The cabinet vote on a 3 percent cut to the acquisitions budgets of all ministries has been postponed to next week, and Knesset Finance Committee members (from both the opposition and coalition) are sabotaging treasury proposals to boost revenues.
The need for these two amendments arose due to two large holes that opened up in the budget - one on the revenues side and the other on the expenditures side. The revenues side hole opened up due to wage agreements with the Histadrut labor federation, under which the treasury waived its intention to cancel exemptions and breaks to the tune of some NIS 1.3 billion. In addition, the Knesset Finance Committee has no intention of approving cancellation of tax credit points for a spouse who doesn't work (NIS 450 million), nor will it approve revocation of Eilat's VAT-free status (another NIS 450 million). The hole on the revenues side, therefore, totals NIS 2.2 billion.
To solve part of this problem, the treasury already has imposed an additional tax on cigarettes and diesel (NIS 400 million), which closes the deficit to NIS 1.8 billion. To fill the gap, the treasury plans to impose additional decrees, such as cancelling various tax exemptions and raising taxes on luxury items such as all-terrain vehicles and alcoholic beverages.
The situation on the expenditures side is also problematic. The hole there opened up due to the coalition agreements with Labor (NIS 600 million) and United Torah Judaism (NIS 290 million). In addition, there was the agreement on an additional budget for the chief scientist and a security body (NIS 350 million), while Finance Minister Benjamin Netanyahu plans to meet a number of demands from Likud lawmakers (NIS 160 million), leading to a NIS 1.4 billion total.
Some NIS 600 million remains in the budget reserve, which means the cabinet will be asked to vote on a cut of some NIS 800 million next week.
The right thing to do would be to cut NIS 800 million from the defense budget given the strategic improvement in our security situation: Iraq has ceased to constitute a threat, and the Syrian army is rusty. Furthermore, NIS 800 million is a cut that can be absorbed by the huge defense budget.
To this end, Netanyahu, along with treasury budgets director Kobi Haber, should have proposed four alternatives to the prime minister - local authorities, elderly allowances, Gaza Strip evacuees compensation, and the defense budget.

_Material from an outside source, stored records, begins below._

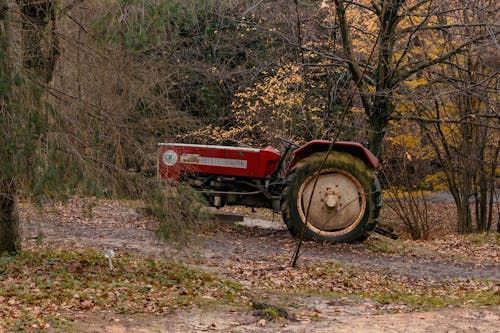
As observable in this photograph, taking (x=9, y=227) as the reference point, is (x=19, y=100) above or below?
above

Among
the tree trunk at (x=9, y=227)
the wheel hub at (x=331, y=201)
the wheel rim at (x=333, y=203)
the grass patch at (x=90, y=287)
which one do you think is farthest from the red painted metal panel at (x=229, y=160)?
the tree trunk at (x=9, y=227)

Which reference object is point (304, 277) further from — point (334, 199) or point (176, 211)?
point (334, 199)

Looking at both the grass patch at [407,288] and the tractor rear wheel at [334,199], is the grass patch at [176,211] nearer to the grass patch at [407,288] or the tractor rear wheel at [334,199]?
the grass patch at [407,288]

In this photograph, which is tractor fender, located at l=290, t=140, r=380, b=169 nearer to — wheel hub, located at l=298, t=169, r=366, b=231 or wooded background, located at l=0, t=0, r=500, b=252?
wheel hub, located at l=298, t=169, r=366, b=231

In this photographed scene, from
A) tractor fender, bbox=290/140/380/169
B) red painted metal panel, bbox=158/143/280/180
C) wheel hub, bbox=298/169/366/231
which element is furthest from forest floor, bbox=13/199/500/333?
tractor fender, bbox=290/140/380/169

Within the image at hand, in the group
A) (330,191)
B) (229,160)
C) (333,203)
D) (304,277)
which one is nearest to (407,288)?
(304,277)

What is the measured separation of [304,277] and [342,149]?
10.4 feet

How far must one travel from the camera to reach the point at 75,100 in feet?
25.1

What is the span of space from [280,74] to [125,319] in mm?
12351

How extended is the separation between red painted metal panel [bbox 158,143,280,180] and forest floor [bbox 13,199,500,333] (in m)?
1.02

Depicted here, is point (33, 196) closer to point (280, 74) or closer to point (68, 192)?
point (68, 192)

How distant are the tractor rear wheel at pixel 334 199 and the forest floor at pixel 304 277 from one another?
281 mm

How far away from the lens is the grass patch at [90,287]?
21.3 ft

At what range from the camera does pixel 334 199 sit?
11.4 m
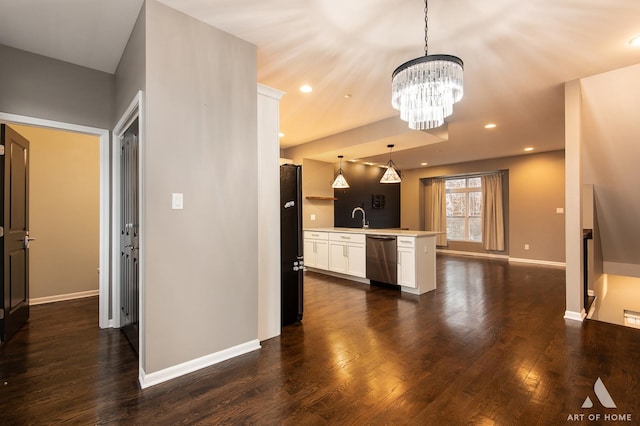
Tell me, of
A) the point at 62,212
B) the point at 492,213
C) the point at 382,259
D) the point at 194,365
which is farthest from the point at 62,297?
the point at 492,213

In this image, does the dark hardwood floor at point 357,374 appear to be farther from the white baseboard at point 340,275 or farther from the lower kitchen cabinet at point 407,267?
the white baseboard at point 340,275

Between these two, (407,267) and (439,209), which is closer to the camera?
(407,267)

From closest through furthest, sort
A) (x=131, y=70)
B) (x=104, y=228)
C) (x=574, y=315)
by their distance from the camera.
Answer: (x=131, y=70) → (x=104, y=228) → (x=574, y=315)

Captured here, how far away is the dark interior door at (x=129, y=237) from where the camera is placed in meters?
2.50

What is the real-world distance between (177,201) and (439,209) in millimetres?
8469

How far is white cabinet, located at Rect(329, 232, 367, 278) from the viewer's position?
5105 millimetres

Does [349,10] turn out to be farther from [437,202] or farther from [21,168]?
[437,202]

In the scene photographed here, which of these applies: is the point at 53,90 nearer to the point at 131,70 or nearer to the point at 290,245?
the point at 131,70

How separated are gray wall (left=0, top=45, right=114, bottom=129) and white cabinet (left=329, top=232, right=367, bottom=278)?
375 centimetres

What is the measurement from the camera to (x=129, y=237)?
9.06 ft

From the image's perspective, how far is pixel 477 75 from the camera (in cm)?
319

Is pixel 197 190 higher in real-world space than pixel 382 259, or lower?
higher

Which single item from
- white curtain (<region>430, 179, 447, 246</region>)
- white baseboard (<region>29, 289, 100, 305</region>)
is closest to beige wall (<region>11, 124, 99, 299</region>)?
white baseboard (<region>29, 289, 100, 305</region>)

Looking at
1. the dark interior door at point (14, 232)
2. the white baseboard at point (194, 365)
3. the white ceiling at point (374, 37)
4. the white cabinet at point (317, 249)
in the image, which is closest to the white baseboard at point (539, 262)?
the white ceiling at point (374, 37)
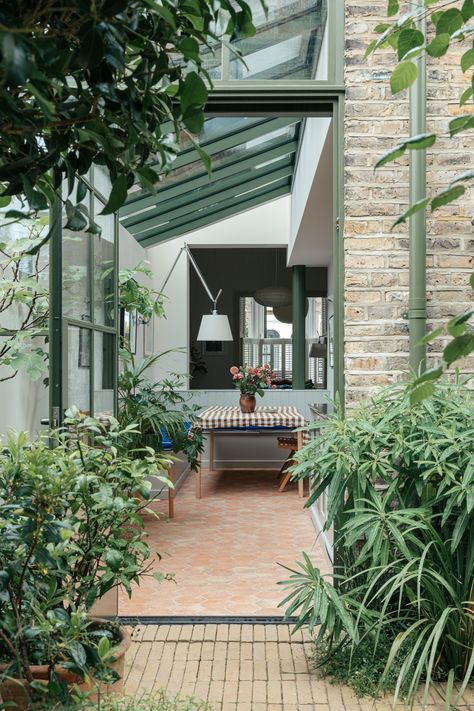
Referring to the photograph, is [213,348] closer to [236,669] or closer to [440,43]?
[236,669]

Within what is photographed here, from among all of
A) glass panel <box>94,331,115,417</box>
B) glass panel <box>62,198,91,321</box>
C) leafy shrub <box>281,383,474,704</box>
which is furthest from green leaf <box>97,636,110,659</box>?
glass panel <box>94,331,115,417</box>

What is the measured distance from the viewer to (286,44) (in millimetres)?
3090

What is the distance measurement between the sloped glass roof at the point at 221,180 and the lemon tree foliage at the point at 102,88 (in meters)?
3.88

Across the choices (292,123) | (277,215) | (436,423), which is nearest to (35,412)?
(436,423)

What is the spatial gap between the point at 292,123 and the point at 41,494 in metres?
4.88

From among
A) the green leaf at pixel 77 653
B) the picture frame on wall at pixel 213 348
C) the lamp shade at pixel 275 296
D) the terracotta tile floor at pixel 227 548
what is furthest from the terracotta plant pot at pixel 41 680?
the picture frame on wall at pixel 213 348

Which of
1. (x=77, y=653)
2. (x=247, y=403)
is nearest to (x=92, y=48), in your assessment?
(x=77, y=653)

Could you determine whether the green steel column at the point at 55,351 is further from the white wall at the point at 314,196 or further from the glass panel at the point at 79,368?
the white wall at the point at 314,196

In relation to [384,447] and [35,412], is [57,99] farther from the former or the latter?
[35,412]

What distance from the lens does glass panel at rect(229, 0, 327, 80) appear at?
10.1ft

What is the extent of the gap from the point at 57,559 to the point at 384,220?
185cm

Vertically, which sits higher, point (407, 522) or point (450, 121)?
point (450, 121)

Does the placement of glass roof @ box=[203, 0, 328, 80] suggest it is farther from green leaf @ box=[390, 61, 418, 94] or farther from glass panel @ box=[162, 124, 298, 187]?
glass panel @ box=[162, 124, 298, 187]

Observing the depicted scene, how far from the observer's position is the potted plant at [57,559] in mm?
1864
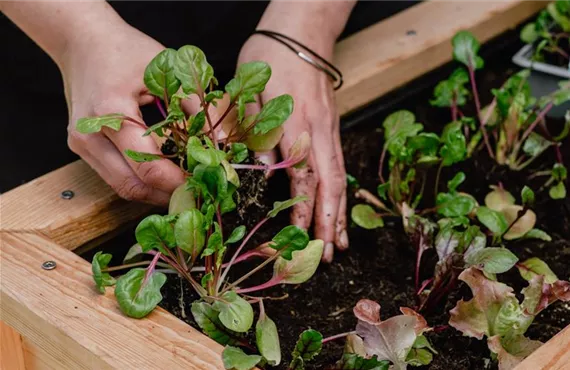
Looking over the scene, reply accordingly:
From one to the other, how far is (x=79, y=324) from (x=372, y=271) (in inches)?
16.1

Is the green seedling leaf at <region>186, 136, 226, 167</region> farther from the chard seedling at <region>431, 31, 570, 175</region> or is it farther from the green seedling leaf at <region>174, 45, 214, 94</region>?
the chard seedling at <region>431, 31, 570, 175</region>

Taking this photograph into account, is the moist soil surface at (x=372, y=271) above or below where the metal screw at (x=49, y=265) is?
below

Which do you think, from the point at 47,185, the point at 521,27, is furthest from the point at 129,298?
the point at 521,27

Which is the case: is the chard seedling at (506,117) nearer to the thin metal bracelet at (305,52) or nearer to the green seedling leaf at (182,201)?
the thin metal bracelet at (305,52)

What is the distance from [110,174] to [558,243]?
605 mm

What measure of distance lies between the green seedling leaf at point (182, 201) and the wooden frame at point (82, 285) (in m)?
0.11

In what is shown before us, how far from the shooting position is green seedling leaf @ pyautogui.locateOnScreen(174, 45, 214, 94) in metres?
0.97

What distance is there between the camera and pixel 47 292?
3.22 ft

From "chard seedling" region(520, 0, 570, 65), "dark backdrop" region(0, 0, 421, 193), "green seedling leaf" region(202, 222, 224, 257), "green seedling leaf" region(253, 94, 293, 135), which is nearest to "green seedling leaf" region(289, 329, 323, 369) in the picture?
"green seedling leaf" region(202, 222, 224, 257)

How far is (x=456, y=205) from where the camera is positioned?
3.87 ft

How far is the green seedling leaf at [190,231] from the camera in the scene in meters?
0.91

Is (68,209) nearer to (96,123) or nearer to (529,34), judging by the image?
(96,123)

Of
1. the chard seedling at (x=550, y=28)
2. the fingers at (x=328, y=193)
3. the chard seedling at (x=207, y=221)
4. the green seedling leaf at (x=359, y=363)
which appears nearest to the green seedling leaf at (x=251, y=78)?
the chard seedling at (x=207, y=221)

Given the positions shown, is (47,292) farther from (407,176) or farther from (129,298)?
(407,176)
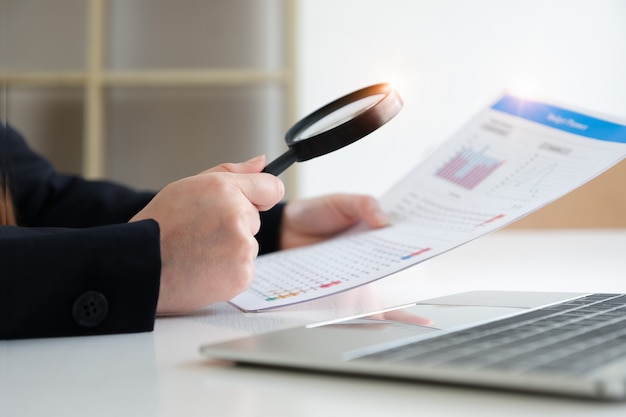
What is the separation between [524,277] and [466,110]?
1904 millimetres

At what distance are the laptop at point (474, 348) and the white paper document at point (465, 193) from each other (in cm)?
19

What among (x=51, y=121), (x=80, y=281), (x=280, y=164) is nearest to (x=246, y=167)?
(x=280, y=164)

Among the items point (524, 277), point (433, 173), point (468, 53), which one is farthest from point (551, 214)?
point (468, 53)

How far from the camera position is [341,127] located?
673 millimetres

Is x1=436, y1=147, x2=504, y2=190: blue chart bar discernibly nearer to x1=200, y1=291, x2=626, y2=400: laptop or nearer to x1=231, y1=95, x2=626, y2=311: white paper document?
x1=231, y1=95, x2=626, y2=311: white paper document

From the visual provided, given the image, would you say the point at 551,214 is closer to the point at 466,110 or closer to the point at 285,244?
the point at 285,244

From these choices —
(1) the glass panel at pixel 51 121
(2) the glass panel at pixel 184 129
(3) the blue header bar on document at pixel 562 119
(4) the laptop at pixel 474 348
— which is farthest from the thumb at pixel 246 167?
(1) the glass panel at pixel 51 121

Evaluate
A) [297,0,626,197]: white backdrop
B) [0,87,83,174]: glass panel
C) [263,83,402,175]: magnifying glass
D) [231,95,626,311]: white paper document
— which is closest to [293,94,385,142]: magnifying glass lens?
[263,83,402,175]: magnifying glass

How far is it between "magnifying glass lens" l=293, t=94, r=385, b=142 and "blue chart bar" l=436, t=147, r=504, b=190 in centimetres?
25

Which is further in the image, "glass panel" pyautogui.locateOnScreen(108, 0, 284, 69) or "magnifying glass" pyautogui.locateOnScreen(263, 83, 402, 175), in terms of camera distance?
"glass panel" pyautogui.locateOnScreen(108, 0, 284, 69)

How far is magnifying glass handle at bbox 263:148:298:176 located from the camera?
2.25 feet

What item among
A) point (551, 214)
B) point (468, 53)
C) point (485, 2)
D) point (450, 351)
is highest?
point (485, 2)

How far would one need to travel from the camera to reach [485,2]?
270cm

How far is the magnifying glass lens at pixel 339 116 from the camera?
691mm
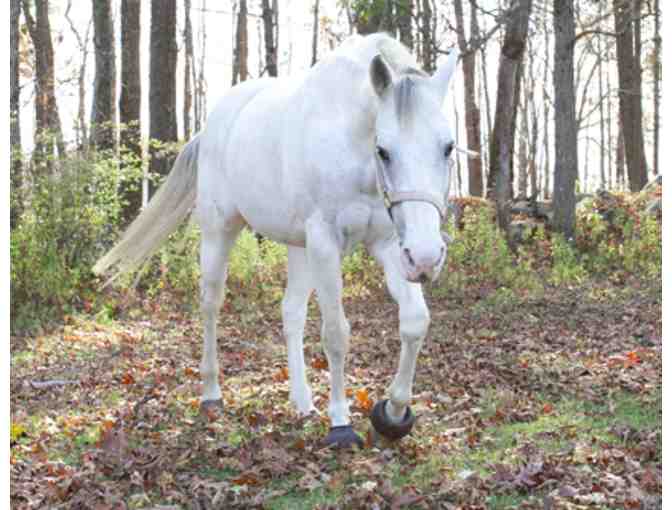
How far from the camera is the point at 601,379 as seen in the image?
20.2ft

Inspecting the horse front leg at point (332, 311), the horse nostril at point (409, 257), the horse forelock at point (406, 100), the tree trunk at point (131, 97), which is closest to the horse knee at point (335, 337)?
the horse front leg at point (332, 311)

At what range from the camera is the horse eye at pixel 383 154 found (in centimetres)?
418

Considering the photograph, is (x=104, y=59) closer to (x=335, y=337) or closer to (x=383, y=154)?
(x=335, y=337)

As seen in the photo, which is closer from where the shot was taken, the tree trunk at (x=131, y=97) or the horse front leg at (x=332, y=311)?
the horse front leg at (x=332, y=311)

Prime Minister Ariel Sharon's political adviser would explain to him that the local authorities couldn't be touched because the Likud Central Committee would go crazy; the cabinet secretary would say that the elderly couldn't be touched because the public would rebel; and the Prime Minister's Office director general would say that not a single cent could be deducted from the Gaza Strip compensation, because the disengagement was already going to be difficult. And later in the week, Netanyahu would have to "organize" pressure from ministers who would explain to Sharon just how impossible it would be to cut their ministries' budgets. Ehud Olmert would explain why exports couldn't be undermined; Limor Livnat would speak about education; and Benjamin Ben-Eliezer would talk about the importance of infrastructure. In the end, therefore, just one solution would remain - a cut in defense spending.
Instead, Netanyahu and Haber went to Sharon with a proposal that was neither here nor there - a cut of NIS 500 million to the defense budget and an across-the-board 1 percent cut among the other ministries. Sharon saw the term "across-the-board," and his eyes lit up: Here's the solution - forgo the NIS 500 million cut to defense, but increase the "across-the-board" to 3 percent.
Indeed, everyone knows that an across-the-board cut is a bad thing. It is the worst thing from an economic and social perspective. It makes no distinction between priorities; everything is the same. Therefore, the result will be cuts to development and investments, unplanned cuts, cuts that are bad for the economy, growth and employment. But everyone also knows that the ministers are willing to have one of their eyes gouged out provided that their colleagues have one gouged out too.